Elle nous dit quelque chose de très profond qui dilate ces textes datés jusqu'à l'universel.
Un dispositif scénique qui dénude la cage de scène de Gémier et laisse béants, comme des tranchées, de gros boyaux qui sont aussi les veines même de tout homme (Sylvie Kleiber), des costumes sobres (Claudine Lachaud), des lumières discrètes (Laurent Castaingt), une utilisation très sobre du son et des comédiens, qui disent ces lettres avec une rigueur sans faille, avec beaucoup de sensibilité et de dignité.
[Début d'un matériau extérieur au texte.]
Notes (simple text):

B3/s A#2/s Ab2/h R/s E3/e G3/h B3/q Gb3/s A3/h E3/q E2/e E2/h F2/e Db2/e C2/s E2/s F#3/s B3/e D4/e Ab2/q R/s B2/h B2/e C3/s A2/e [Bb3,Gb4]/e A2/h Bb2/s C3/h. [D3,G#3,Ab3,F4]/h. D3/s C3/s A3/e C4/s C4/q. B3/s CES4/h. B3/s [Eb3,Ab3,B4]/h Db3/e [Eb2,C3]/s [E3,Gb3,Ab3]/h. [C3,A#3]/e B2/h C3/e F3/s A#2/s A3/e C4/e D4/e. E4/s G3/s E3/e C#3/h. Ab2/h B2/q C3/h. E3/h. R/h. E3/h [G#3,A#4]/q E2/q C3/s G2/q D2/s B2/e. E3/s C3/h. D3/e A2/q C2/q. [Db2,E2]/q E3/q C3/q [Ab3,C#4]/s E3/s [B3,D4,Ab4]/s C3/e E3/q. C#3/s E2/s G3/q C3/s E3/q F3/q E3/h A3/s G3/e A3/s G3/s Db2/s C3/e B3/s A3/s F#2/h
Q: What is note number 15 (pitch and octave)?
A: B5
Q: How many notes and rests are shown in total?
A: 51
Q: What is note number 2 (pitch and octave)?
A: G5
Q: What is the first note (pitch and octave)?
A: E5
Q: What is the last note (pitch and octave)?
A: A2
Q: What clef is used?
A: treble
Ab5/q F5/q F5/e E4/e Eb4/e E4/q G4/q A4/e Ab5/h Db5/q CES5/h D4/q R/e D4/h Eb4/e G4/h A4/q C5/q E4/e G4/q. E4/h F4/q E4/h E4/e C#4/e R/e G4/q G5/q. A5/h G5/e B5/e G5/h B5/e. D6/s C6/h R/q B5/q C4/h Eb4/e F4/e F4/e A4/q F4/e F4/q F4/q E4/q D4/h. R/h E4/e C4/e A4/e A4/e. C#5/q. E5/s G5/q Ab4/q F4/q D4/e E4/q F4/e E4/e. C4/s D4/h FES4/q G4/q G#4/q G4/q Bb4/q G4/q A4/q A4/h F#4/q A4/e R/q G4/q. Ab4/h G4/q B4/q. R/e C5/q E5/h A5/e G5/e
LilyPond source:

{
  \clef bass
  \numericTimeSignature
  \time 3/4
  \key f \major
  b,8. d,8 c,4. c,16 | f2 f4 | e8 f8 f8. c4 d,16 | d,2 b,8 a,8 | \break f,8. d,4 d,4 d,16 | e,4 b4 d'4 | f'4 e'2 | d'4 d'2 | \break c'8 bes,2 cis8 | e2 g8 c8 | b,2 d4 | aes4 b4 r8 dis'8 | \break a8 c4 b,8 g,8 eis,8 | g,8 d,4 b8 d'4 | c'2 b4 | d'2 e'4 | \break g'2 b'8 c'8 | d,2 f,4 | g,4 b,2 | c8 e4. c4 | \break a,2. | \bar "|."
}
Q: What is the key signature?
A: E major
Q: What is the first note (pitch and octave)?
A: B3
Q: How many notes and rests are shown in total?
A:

Renaud Bécard, Nathalie Cerda, Thierry Frémont, Jean-Claude Jay, Claire Wauthion et, en alternance, Elise Lhomeau ou Mathilde Rivière. On les cite tous, si humbles, si puissants, si concentrés, si virtuoses dans les changements de registre. Remarquables. Parfois, dans une lettre de quelques secondes, gît tout un destin terrible, repose tout le paysage douloureux de la guerre, toute la souffrance, toute l'espérance. Toute la cruauté d'être au monde.

Théâtre-Gémier de Chaillot, du mardi au samedi à 20 h 30, dimanche à 15 h. Durée : 1 h 15 sans entracte. Jusqu'au 27 janvier (01.53.65.30.00).